Japanese GDP advanced 2.0% between the second quarter of 2009 and the second quarter of 2010.  Private domestic demand was responsible for 0.9 percentage points of on-year growth, half as much as the U.S. share.  Net exports in Japan produced 1.7 percentage points of on-year growth.  In contrast to the United States where inventories produced 1.9 percentage points of on-year GDP growth, inventories in Japan exerted a 0.7 percentage point drag.

Arguably the most shocking fact to emerge from Japan’s published national income accounts is a 3.7% annualized plunge in nominal GDP.  The GDP and personal consumption price deflators were each 1.8% lower than in the second quarter of 2009.  Deflation made a big comeback during the great recession and has persisted during the ensuing recovery.  The GDP deflator has recorded calendar year rises since 1994 just twice, 0.1% in 1994 and 0.5% in 1997.  Prices were unchanged in 1998, reflecting a value added tax increase.  All other calendar years saw the deflator fall by at least 0.7%. 

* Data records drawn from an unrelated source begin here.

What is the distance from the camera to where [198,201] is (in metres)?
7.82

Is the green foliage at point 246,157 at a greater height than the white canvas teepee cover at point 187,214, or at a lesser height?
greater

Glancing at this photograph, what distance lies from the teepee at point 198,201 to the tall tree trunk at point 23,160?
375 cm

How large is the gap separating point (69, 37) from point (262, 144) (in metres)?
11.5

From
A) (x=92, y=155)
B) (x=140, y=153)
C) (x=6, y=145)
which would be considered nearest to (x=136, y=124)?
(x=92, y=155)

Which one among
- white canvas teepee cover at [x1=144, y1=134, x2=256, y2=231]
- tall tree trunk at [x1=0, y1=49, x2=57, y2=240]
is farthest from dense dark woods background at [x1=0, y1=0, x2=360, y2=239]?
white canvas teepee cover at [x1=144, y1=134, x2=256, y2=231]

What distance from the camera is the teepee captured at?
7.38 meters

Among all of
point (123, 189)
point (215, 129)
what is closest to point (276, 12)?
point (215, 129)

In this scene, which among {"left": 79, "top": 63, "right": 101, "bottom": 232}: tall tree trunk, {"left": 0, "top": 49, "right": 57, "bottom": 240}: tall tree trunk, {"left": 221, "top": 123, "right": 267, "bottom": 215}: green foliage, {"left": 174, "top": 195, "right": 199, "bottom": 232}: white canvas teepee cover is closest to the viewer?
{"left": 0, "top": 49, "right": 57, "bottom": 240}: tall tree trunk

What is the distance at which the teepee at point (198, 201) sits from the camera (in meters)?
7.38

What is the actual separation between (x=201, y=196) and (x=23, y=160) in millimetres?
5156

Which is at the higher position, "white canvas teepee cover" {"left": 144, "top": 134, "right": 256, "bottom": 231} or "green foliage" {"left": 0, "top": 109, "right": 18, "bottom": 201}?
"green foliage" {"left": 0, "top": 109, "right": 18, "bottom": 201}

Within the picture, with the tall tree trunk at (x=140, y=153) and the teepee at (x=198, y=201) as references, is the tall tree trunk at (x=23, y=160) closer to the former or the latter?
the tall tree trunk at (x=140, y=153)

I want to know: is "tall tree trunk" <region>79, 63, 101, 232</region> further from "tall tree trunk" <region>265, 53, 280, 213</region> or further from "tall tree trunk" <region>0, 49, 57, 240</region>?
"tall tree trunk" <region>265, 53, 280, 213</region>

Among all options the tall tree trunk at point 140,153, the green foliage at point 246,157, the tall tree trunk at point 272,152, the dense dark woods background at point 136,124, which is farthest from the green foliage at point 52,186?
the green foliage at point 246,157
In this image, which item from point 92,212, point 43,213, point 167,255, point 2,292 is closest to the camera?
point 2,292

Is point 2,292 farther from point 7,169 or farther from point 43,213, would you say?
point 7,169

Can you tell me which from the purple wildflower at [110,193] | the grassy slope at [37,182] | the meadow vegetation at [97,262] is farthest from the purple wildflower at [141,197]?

Fed officials continue to work hard to make sure a similar insidious economic disease doesn’t take root in the United States.  Japan’s data can be expected to feed the momentum of risk aversion in all markets seen last week.  At this writing, the Nikkei is down 1.6% on the day and approaching 9100.  By comparison, the Nikkei was a bit over 17K when the world financial crisis began three years ago, and it peaked at 38,916 at the end of 1989.  Japanese debt has climbed to nearly twice the size of GDP, yet the ten-year JGB yield is only 0.97%.  The condition of real and nominal economic growth are far greater long-term interest rate determinants than the size of deficit spending in Japan.  Why wouldn’t that also be the case in the United States?